What to produce =
Go over the listing below line by line, and return each one holding the string "text".

Records shown =
═══
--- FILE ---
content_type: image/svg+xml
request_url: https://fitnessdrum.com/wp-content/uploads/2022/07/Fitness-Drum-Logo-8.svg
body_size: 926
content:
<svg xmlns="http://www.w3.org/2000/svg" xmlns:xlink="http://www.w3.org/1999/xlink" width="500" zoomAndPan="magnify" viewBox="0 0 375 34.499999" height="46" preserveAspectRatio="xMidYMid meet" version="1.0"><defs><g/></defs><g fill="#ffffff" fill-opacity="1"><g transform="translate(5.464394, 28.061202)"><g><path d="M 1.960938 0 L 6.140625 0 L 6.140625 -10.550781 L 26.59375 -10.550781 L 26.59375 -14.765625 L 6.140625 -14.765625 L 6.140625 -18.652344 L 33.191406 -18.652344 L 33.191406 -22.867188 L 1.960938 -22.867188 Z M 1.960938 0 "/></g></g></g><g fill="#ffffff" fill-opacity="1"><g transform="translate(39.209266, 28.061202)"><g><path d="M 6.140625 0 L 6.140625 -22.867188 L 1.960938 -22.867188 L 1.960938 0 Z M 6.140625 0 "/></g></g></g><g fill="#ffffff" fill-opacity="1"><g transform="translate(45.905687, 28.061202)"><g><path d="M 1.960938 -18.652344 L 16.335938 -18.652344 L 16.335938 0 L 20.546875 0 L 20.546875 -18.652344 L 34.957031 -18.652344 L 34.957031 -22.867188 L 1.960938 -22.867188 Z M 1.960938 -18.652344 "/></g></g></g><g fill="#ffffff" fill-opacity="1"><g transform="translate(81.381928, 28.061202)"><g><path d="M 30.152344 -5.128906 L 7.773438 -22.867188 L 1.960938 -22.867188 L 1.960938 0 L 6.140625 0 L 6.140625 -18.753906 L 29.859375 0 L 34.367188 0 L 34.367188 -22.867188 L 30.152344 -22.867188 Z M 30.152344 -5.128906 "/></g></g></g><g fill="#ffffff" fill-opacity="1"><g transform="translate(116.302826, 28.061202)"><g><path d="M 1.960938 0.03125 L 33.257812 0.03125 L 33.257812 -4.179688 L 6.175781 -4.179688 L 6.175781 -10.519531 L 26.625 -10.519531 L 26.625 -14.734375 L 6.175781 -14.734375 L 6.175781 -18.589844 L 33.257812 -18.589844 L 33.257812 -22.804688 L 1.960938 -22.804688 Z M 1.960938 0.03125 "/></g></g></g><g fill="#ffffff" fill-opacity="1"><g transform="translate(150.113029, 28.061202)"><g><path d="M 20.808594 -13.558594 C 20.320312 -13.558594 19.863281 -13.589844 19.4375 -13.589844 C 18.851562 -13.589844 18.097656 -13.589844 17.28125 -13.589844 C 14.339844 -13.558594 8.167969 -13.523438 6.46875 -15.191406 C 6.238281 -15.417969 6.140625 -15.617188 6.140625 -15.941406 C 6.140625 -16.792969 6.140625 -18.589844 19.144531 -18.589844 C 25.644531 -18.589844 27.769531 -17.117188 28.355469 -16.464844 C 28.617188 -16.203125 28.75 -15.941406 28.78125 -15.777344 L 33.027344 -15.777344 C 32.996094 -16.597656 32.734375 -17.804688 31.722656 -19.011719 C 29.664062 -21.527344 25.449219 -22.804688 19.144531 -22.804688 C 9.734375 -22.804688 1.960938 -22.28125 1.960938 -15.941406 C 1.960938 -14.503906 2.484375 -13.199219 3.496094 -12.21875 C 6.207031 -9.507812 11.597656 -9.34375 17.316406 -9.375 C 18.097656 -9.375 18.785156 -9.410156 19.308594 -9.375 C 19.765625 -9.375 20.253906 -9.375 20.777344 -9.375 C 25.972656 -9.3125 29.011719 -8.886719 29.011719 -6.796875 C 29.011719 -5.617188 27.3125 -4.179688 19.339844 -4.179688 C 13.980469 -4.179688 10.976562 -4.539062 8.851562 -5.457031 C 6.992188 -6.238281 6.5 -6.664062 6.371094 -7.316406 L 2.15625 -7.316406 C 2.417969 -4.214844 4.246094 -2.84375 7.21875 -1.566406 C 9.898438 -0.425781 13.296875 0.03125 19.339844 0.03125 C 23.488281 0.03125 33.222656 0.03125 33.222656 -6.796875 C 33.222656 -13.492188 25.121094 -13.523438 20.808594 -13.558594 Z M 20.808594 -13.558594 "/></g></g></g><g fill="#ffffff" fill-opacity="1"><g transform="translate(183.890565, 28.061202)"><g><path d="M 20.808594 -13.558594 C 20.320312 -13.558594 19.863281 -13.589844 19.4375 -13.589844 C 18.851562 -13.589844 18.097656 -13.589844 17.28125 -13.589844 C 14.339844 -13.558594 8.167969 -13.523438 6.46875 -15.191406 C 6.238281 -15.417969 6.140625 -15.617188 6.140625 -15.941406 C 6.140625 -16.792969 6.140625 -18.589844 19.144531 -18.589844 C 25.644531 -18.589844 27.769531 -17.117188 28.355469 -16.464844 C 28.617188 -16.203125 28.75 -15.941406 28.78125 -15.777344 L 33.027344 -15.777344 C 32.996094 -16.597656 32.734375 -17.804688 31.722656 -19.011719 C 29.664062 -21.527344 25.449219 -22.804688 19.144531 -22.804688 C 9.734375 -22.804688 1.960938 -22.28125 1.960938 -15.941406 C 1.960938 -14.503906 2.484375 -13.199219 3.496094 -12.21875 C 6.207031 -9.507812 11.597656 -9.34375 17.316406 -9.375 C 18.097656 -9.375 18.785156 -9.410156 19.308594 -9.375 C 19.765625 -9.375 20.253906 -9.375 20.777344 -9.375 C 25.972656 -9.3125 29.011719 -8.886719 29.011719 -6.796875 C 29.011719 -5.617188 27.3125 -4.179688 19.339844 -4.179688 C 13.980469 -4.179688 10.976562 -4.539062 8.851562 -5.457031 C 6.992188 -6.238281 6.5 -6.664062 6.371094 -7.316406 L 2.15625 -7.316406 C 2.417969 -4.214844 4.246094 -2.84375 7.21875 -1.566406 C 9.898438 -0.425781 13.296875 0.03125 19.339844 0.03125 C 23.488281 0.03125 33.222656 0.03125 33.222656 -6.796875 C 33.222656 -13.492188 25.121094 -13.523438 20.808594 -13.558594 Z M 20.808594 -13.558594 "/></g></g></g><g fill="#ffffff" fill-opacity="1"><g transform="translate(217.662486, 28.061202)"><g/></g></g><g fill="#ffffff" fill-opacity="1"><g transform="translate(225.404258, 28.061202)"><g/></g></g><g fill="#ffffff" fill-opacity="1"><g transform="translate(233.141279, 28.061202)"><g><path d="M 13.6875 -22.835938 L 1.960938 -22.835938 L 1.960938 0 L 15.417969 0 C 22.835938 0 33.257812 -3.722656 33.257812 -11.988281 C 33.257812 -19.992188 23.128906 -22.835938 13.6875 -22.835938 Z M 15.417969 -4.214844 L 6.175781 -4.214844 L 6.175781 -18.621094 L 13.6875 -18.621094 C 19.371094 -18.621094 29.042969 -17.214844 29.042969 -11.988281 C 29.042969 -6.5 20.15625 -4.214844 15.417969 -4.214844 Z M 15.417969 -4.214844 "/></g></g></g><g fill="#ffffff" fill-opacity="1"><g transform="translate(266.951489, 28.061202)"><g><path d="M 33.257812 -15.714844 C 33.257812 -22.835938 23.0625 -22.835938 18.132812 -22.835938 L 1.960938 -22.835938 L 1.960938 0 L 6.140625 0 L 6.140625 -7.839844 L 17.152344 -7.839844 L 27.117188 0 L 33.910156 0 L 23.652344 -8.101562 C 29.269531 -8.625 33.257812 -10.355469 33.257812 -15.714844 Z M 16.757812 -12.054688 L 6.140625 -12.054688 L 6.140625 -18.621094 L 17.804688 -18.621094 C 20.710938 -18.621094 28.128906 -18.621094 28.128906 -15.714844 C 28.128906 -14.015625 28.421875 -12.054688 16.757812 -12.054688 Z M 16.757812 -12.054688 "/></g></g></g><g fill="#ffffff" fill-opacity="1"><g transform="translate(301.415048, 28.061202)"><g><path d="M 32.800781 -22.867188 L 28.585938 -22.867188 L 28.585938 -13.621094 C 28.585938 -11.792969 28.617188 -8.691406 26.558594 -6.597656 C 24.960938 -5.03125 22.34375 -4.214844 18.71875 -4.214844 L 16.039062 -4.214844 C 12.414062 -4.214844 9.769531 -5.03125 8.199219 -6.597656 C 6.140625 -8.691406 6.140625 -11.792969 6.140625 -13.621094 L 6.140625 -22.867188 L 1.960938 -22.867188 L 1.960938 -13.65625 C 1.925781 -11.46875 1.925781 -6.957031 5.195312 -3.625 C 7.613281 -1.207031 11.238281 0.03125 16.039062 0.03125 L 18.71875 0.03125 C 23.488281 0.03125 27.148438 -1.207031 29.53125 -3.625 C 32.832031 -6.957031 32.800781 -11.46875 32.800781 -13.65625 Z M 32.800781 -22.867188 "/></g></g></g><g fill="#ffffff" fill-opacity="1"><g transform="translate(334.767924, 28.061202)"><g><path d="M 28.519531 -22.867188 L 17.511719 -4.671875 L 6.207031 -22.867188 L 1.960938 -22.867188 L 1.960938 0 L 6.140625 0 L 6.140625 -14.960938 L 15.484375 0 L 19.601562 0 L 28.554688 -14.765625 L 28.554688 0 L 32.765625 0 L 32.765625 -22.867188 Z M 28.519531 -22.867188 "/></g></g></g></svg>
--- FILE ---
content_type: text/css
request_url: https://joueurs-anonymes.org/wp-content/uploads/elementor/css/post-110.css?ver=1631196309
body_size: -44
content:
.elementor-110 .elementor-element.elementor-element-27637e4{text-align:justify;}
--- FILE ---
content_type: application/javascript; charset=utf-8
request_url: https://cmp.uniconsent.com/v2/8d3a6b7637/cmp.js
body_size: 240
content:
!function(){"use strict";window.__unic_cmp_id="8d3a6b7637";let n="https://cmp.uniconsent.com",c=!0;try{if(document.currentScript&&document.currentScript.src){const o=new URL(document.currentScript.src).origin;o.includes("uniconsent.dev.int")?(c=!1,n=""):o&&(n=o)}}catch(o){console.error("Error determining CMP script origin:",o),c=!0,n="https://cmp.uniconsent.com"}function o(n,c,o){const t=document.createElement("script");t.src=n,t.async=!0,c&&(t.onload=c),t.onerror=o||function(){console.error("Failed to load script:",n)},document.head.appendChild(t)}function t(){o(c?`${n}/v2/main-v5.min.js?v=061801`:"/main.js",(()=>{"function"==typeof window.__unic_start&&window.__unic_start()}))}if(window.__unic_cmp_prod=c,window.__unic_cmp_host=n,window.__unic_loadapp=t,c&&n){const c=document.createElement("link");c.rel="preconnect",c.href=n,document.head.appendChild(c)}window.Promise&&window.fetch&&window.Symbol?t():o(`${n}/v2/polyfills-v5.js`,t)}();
═══
Answer section =
content_type: text/css
.elementor-110 .elementor-element.elementor-element-27637e4{text-align:justify;}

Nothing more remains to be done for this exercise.